**SELECTED TEXT**
***
A group of 28 artists will be kicked out of their Gowanus studio when the non-profit Spaceworks shutters operations in mid-June, forcing the creatives to move their artworks and belongings during the novel coronavirus outbreak, according to one local painter.
“It’s unconscionable to ask us to vacate our spaces while dealing with this disease,” said Danie Herard.
The once-charitable Spaceworks offered affordable spaces for artists at the sprawling 540 President St. building, as well as buildings in Park Slope, Williamsburg, and Manhattan — but the organization announced on March 31 that they’d be closing their doors this spring.
One artist who already moved their belongings out of the space subsequently contracted COVID-19, leaving others fearful about entering the building and the potential moving process, according to Johnny Thornton, the director of Arts Gowanus, an arts nonprofit based in the Gowanus space.
Spaceworks had initially told artists to pack up their belongings by May 25, but ultimately extended the move-out window to June 15 — nearly a month after the end of Governor Andrew Cuomo’s shelter-in-place order — after mounting pressure from tenants, said Thornton.
“It is a tricky legal situation for everyone involved, but artists should not be asked to risk their safety in the middle of this world pandemic,” said Thornton.
Spaceworks, which is the management company for the President Street building that’s owned by local real estate firm PDS Development Corporation, assured tenants that they would not dispose of any personal property without permission, and that they would waiver rent for May and return security deposits.
“We will be working closely with the landlord as things evolve,” said Spaceworks in a statement to tenants. “No personal items/ belongings will be disposed of unless you’ve let Spaceworks know that they’re unwanted or you’re leaving them behind. We appreciate your patience during this extraordinary time for all of us.”
And beyond the safety hazards of moving during a pandemic, Thornton worries that the loss of over two dozen artists would be devastating to the neighborhood that’s undergoing rapid changes amid a planned rezoning of the area.
“Gowanus has already been hemorrhaging artists, losing hundreds of artist spaces just in the past three years due to rental hikes and gentrification,” he said. “There is a real risk the neighborhood will permanently lose its unique character and artistic DNA if this trend continues.”
The non-profit kicking them out would also be particularly disastrous for the artists, many of whom recently lost their income due to the pandemic, according to Herard.
“I know it’s a difficult time for everyone overall, but for me and other artists who are likely to freelance to make ends meet, this has been extraordinarily challenging,” Herard said. “Without the necessary support we will lose the artists that have contributed to the vibrancy of Gowanus.”
***
Stored dataset rows
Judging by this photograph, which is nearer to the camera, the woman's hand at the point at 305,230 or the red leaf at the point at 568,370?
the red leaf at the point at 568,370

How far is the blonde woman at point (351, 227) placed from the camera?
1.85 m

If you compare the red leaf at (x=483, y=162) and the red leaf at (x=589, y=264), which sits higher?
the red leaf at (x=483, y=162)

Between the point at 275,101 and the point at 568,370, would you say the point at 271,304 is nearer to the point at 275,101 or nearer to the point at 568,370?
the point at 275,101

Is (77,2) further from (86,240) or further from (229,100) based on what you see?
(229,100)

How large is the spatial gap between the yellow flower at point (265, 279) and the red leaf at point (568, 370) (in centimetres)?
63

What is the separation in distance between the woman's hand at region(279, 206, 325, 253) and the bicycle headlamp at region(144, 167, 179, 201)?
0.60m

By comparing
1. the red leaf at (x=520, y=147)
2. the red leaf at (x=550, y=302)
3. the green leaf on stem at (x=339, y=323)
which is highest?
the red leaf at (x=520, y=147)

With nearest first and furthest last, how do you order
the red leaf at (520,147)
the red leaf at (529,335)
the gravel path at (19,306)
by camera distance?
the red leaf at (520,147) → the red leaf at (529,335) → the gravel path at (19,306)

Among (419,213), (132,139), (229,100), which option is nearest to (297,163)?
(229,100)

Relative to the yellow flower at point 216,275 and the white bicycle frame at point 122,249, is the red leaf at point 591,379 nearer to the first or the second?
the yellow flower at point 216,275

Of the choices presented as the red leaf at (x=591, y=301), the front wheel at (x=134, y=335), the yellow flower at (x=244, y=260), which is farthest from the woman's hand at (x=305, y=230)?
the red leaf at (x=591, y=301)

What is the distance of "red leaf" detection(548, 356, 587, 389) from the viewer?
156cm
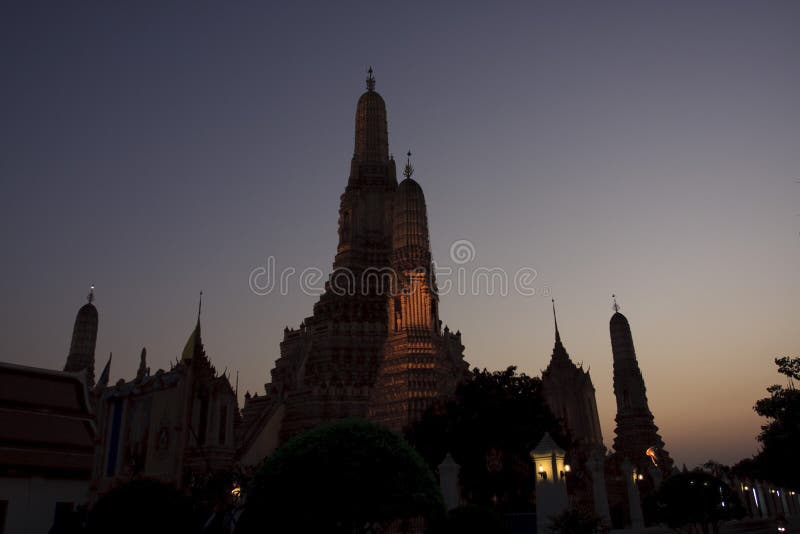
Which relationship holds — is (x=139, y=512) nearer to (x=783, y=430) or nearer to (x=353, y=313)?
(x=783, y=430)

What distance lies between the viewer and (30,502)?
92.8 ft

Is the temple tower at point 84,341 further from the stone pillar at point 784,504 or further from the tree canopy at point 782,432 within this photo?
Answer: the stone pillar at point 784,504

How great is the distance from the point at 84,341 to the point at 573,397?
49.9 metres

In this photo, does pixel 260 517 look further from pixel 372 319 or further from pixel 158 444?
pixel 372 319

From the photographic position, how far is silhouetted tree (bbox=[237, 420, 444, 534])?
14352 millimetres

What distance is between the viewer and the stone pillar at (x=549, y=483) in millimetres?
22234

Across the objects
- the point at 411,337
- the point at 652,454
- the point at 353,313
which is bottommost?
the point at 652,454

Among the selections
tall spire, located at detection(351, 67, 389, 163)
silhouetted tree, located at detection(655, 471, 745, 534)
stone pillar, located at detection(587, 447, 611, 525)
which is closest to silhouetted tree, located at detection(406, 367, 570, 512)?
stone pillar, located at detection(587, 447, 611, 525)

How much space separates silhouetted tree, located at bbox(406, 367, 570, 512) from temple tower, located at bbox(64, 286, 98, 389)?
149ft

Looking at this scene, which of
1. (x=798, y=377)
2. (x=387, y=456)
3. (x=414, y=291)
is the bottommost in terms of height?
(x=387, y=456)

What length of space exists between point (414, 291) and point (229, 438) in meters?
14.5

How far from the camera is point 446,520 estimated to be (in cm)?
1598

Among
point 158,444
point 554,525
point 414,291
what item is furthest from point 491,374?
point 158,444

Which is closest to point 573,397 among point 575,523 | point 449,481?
***
**INSTRUCTIONS TO FOLLOW**
Please copy from the article above about the Gowanus artists everything from "The once-charitable Spaceworks" down to "doors this spring.".

**EXPECTED ANSWER**
The once-charitable Spaceworks offered affordable spaces for artists at the sprawling 540 President St. building, as well as buildings in Park Slope, Williamsburg, and Manhattan — but the organization announced on March 31 that they’d be closing their doors this spring.